Editorial Junio 2021 Jesús pérez marqués

 

Editorial Junio

Jesús Pérez Marqués

 

 

Hoy el postre es que me calle, ni mejor, ni peor. Ni enemigo ni amigo, ni de amor ni de ayer ni del hoy.

Baya dilema para seguir en la frecuencia ajena que habéis sintonizado en todos los canales. Dejar alguno libre para oír otra cosa, o dejar a los poetas y filósofos muertos y no para distorsionar sentidos. Que al menos quede algo, donde amarrarse a un hilo y seguir estirando, aunque sea muy fino.
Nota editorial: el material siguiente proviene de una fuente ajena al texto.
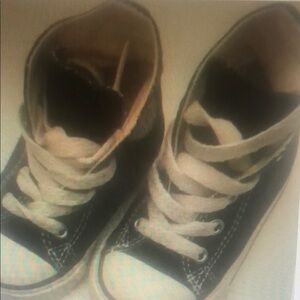 Kids Converse Allstars Navy Blue Size 5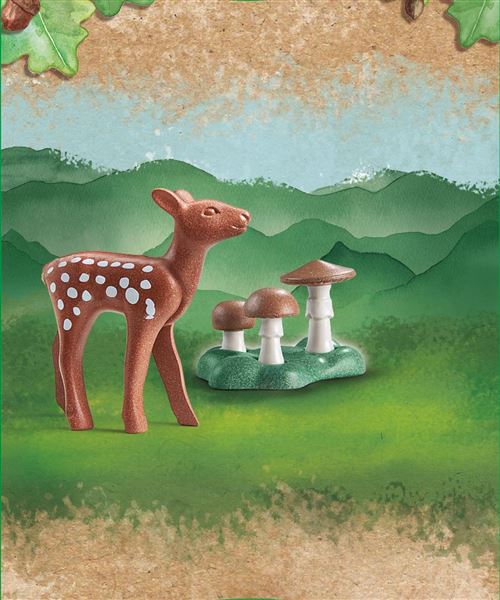 Playmobil Wiltopia Faon 71063 - vue 4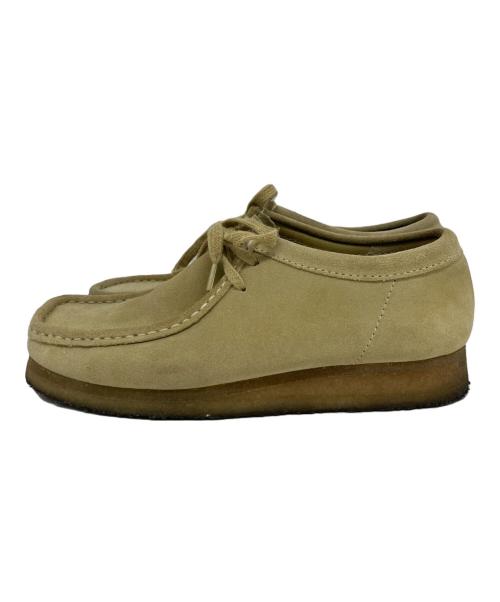 CLARKS（クラークス）CLARKS (クラークス) ワラビーシューズ ベージュ サイズ:26ｃｍの古着・服飾アイテム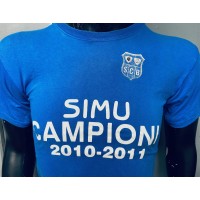 Tee shirt SCB BASTIA SIMU CAMPIONI 2010-2011 taille S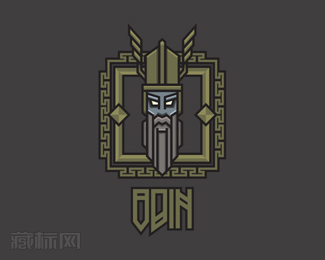 ODIN神话logo设计欣赏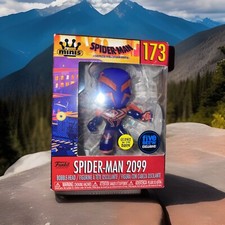 NUEVO EN CAJA FUNKO MINIS Marvel Spider-Man 2099 Figura GID Across the Spider-Verse #173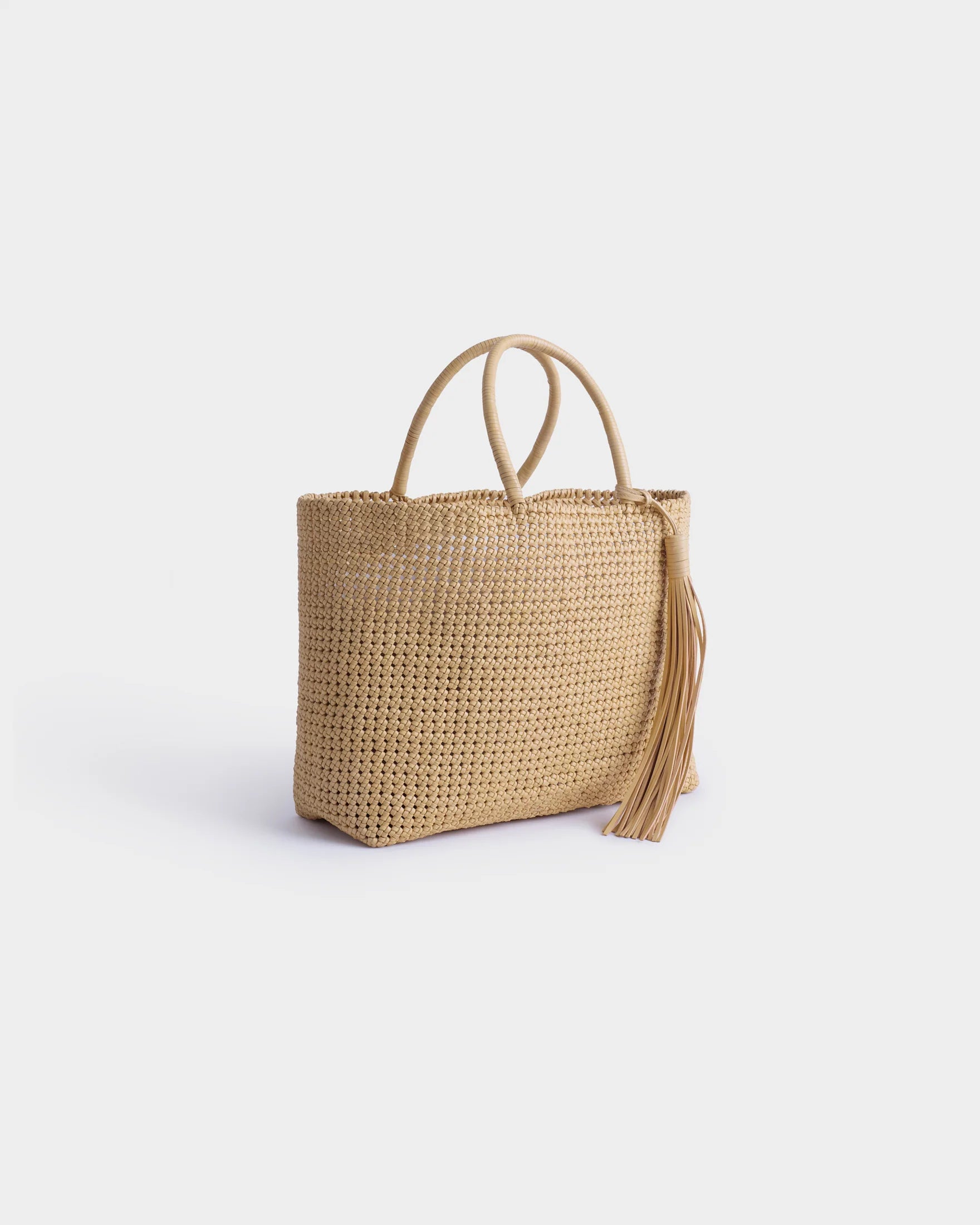 Edward Leather Bag Pearl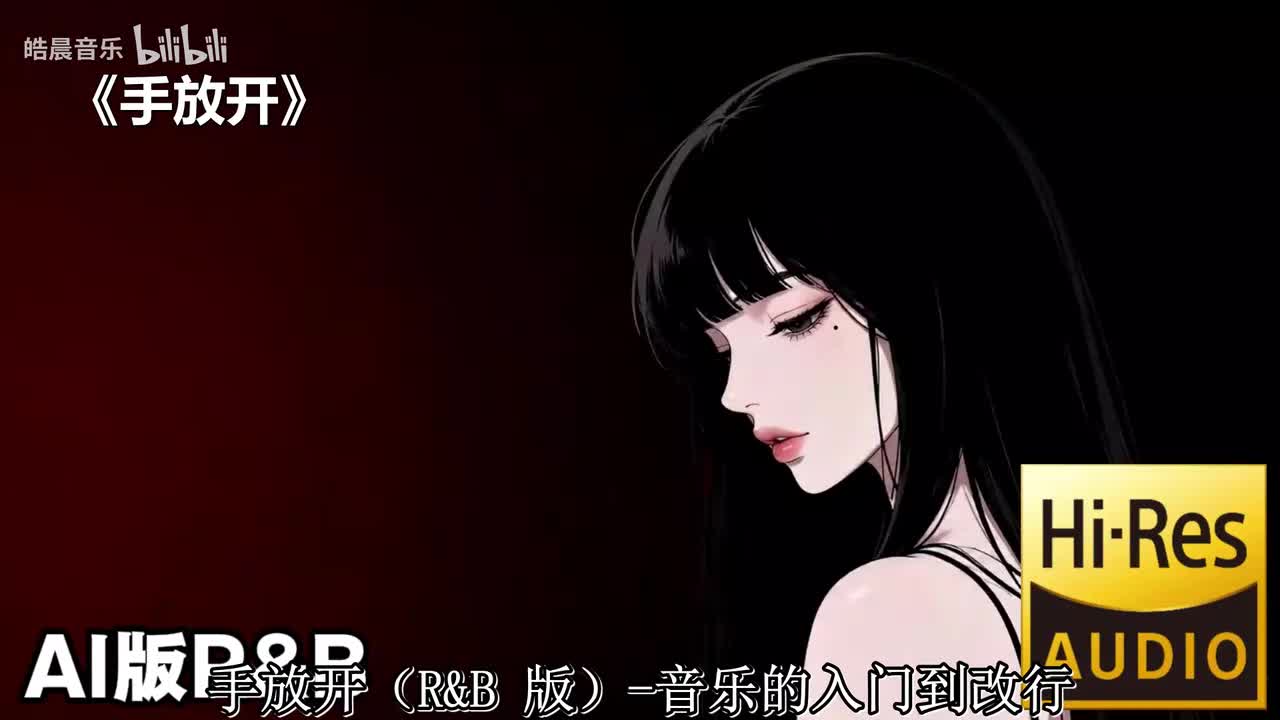 手放开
Si el ovillo es muy gordo, más recorrido donde buscar respuestas que tengan sentido.

Aunque ya no se lleve, aunque no esté de moda, aunque sea distinto Babel quedo en historia y una historia de hoy, me hace ponerle fecha al recorrido, cuando nunca se sabe, cuando todo está escrito, yo me pongo a pensar, si tiro la toalla o sigo, si me pongo la vacuna o me vuelvo negacionista. El diluvio universal, la caída de Roma, el Rey de los Unos o una tila a las cinco para calmar el efecto del Brexit.

Sera que me han tocado, como a la mayoría y ando dando tumbos en lo que se, en lo que soy, en lo que sabía, o es un mero cabreo por no tomar las riendas y decir “hasta luego Lucas.”

Que a Él no le puedo fallar, ni se me ocurriría, pero a ti si, Si, y esa es la cuestión que el Covid 19 ya está trayendo bastante presión como para echarle más piedras a tu mochila, que si lo miras bien es la tuya y la suya no la mía.

Eso lo convierte es historias propias, quien lo diría, tanto dolor almacenado sin salida.

Tanta salida con restricciones y mascarilla que olvidamos la historia que será historia como tantas otras en la vida.

Al final habéis conseguido que me calle, que lo deje todo en un mero cabreo sabiendo que las piedras las tiran lo feos, provocados por los guapos que esconden la mano luego, como lo feos. Y luego decir como siempre (Yo no he sido) tan solo te lo he propuesto. TU HAS CAIDO.

Como ya dije un día, el equilibrio del desequilibrio, para que lo diría si no se ve en la tv y en otros medios no se mira. También dije que era otra cosa y aun no llovía.

Pero, el sexto sentido, la séptima puerta, la novena profecía, escribir un poema es lo que me da siempre vida, recuerdo que no encuentro uno que me dio sus alegrías

Estas pariendo madre/ Madre de todos los hijos/ estas trayendo a esta vida/ a un hijo que hay que enseñar/ Cuando haya aprendido todo/ Solo ha de saber gritar/ Porque no callamos todos/ y aprendemos la verdad/ Estas pariendo madre/ ya lo sé que estas pariendo/ Y con esa misma sangre/ que tu llevas en el cuerpo/ vas  a dejar una flor/ para que la pudra el tiempo./Que lastima tanto amor/ para tan sufrido infierno. /

El poema es mucho más extenso, y con más simbolismo, pero ya aparecerá. Lo escribí cuando tenía 18 años y la verdad no es que estemos mejor.

En definitiva, la vida de eso se trata de estar mejor, encontrar la forma donde evadir espacios como esta noche, como hace un rato que me quise ir y ya me he encontrado.

El propósito de ayer, lo que hare mañana, lo que quiero hacer hoy o dentro un rato, que hasta sin saberlo tengo los pelos contados por si me falta alguno poder ir a buscarlo.

Y ese es el dilema, no necesito llamarte por tu nombre para saber quién eres y de los apellidos con el tiempo se pierden.

Todos los que tienen que estar, están contados, y los que no cuentan, lo tienen ahora más fácil con las calculadoras, con la red, con internet, con lo que saben y lo que pueden saber.

Si ayer éramos cinco, hoy solo quedan tres.